A recent decision by the National Labor Relations Board in a case involving Electrolux Home Products correctly recognizes that even if an employer lied about why it fired someone, that does not necessarily mean that it fired the person because of anti-union animus in violation of the National Labor Relations Act. The dissent, by contrast, mistakenly contends that an employer violates the NLRA per se merely by lying about its reason for taking the action.
To be sure, evidence that an employer lied about why it fired an employee is some evidence that the employee was fired because of anti-union animus. But as the majority noted: "It is possible that the true reason might be a characteristic protected under another statute (such as the employee's race, gender, religion, or disability), or it could be some other factor unprotected by the Act or any other law, which would be a permissible basis for action under the at-will employment doctrine." Thus, it is not enough to merely show that an employee was not fired for the reason asserted by the employer; rather, the evidence must also show that the employee was fired for a reason prohibited by the NLRA.

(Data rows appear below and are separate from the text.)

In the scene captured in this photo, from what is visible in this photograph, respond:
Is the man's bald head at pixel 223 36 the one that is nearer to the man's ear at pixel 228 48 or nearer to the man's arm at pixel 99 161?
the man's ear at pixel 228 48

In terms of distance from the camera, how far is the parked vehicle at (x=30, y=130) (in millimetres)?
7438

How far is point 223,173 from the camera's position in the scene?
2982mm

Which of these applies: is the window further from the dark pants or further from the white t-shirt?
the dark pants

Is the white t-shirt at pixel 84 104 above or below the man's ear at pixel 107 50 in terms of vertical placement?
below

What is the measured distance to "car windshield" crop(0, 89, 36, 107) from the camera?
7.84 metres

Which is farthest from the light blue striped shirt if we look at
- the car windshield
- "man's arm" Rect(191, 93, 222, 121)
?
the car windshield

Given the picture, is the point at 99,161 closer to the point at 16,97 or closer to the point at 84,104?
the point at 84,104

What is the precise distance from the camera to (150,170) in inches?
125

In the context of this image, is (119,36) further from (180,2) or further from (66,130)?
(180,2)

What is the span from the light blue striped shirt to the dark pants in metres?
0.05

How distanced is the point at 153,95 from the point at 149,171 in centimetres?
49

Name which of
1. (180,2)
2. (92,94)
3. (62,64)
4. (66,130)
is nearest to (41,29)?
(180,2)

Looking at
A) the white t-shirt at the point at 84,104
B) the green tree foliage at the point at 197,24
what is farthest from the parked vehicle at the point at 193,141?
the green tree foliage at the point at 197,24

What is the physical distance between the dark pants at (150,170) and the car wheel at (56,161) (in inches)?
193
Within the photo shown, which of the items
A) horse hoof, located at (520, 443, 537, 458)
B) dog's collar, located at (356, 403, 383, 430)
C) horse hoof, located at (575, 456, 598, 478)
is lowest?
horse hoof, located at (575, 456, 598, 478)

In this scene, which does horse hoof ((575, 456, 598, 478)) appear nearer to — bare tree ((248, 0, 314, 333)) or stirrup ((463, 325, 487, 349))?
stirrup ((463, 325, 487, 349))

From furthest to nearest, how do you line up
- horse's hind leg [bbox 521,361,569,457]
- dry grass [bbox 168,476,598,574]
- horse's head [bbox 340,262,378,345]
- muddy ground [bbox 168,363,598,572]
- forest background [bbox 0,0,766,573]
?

In this case, there was evidence that the charging party was told to "shut up" by a manager at a meeting that the employer held seven months before the charging party's termination, to make its case against unionization. In the majority's view, this statement, while rude, was insufficient to establish a violation, even when combined with the pretext evidence. Reasonable minds might disagree with how the majority weighed this evidence, but at bottom, the majority correctly explained the limits of pretext evidence.
This blog reflects the views solely of its author. It is not intended, and should not be regarded, as legal advice on how to analyze any particular set of facts.